The federal government is set to end its long-running program involving the funding of hotel rooms for asylum seekers.
Immigration, Refugees and Citizenship Canada (IRCC) has announced that the hotel funding will end this fall. Federal funding has been used to house asylum seekers in hotel rooms across the country since 2017, costing Ottawa upward of $1.1 billion.
Department spokesperson Isabelle Dubois told The Epoch Times in an email that the agency will continue to support those still living in the hotels until Sept. 30, and “remains committed” to supporting asylum seekers as they transition.
Dubois said that the IRCC will work “with service providers to assist with housing, employment, and essential services.”
IRCC leased rooms at hotels as part of a “temporary measure” through its Interim Housing Assistance Program (IHAP) to support local shelters but it was not a “sustainable, cost-effective solution,” Dubois said.
Ottawa started using hotels to “backstop overwhelmed shelters” in 2017, according to a March IRCC report. While hotels across Canada have been used to accommodate refugees, the majority of claimants have been housed in IRCC-run hotels in Toronto, Ottawa, and Quebec.
Ottawa pledged an initial $50 million in June 2018 to assist the provinces and municipalities that have borne the majority of the housing costs. Of that, $11 million was given directly to the City of Toronto.
“We have a clear plan for managing asylum seeker pressures and continue to act to support our partners,” then-Immigration Minister Ahmed Hussen said at the time. “Toronto and Montreal, as major population centres, face the greatest challenges when it comes to housing asylum claimants, and we will continue to work with them to come up with long-term, workable solutions to those challenges.”
The program has witnessed a large growth in asylum claims since then. The number of those seeking asylum in Canada jumped from 64,000 annually in 2019, to more than 143,000 in 2023. The IRCC and the Canada Border Services Agency saw more than 171,000 asylum claimants last year, largely in Quebec and Ontario.
The hotel housing program was at its “peak” in 2023, when 46 hotel sites were used to house asylum seekers from Vancouver to St. John’s, the report said. Rooms were roughly $205 per night, and there was “no enforcement” on the length of stay.
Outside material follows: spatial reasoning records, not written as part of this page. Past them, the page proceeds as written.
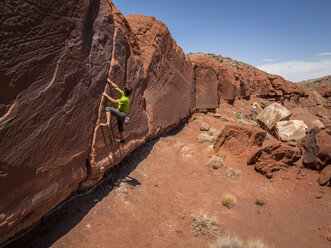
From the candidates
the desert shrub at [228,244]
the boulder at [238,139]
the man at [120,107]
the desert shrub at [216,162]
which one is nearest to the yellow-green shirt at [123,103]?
the man at [120,107]

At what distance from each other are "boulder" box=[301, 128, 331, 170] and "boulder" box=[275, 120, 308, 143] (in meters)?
2.64

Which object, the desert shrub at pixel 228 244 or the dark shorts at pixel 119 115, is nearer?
the desert shrub at pixel 228 244

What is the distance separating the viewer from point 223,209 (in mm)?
5020

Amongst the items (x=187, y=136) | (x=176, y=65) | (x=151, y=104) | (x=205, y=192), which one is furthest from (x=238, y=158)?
(x=176, y=65)

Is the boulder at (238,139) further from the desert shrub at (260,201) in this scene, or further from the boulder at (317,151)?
the desert shrub at (260,201)

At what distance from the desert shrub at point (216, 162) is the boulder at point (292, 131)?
517 centimetres

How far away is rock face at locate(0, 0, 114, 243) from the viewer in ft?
8.74

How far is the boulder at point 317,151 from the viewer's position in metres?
6.42

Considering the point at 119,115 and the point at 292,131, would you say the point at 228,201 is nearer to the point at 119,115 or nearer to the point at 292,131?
the point at 119,115

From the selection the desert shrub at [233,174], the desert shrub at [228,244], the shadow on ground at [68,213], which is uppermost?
the desert shrub at [228,244]

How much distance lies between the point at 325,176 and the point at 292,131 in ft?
15.4

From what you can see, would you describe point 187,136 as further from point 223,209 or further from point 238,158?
point 223,209

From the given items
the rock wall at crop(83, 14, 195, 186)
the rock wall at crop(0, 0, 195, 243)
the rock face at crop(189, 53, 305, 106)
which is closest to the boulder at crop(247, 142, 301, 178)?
the rock wall at crop(83, 14, 195, 186)

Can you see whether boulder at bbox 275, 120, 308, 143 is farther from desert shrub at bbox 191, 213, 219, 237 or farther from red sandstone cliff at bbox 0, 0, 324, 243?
red sandstone cliff at bbox 0, 0, 324, 243
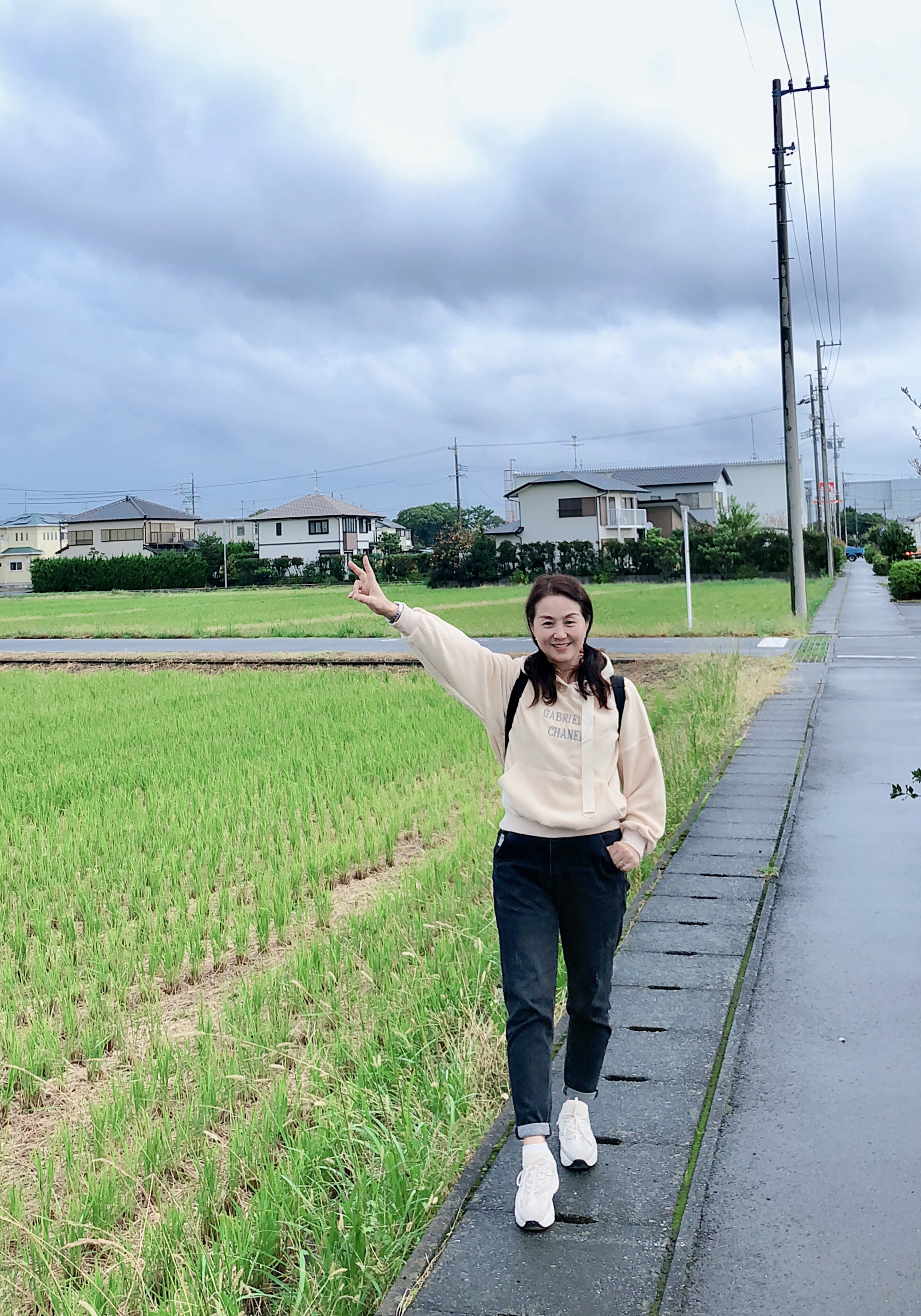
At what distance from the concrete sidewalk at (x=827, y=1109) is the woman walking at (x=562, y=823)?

The program is still supporting approximately 485 asylum claimants in four Ontario hotels and one Quebec hotel, Dubois said.
“IRCC’s planned transition from hotel operations to more sustainable and cost-effective alternatives allows the federal government to return to its core role in the asylum space while supporting provinces and municipalities through the Interim Housing Assistance Program (IHAP) to develop their own long-term, cost-effective housing solutions,” Dubois said.
IRCC says its new strategy includes reception centres designed to offer immediate short-term accommodation and various services to asylum seekers. One such centre is located in Peel, Ont., Dubois said, noting that government funding for IHAP is also supporting “transitional housing options” in Ottawa.
The agency has said it will renew its focus on relocation to different jurisdictions, including provinces with more affordable housing and employment opportunities.
The shift will reduce costs to Canadians and “improve outcomes for claimants,” the email said.
The government said it has spent more than $2 billion on the “interim housing needs of claimants” since 2017, which includes $455.4 million in funding for the City of Toronto, $440.9 million for Quebec, and $65.3 million for Ottawa.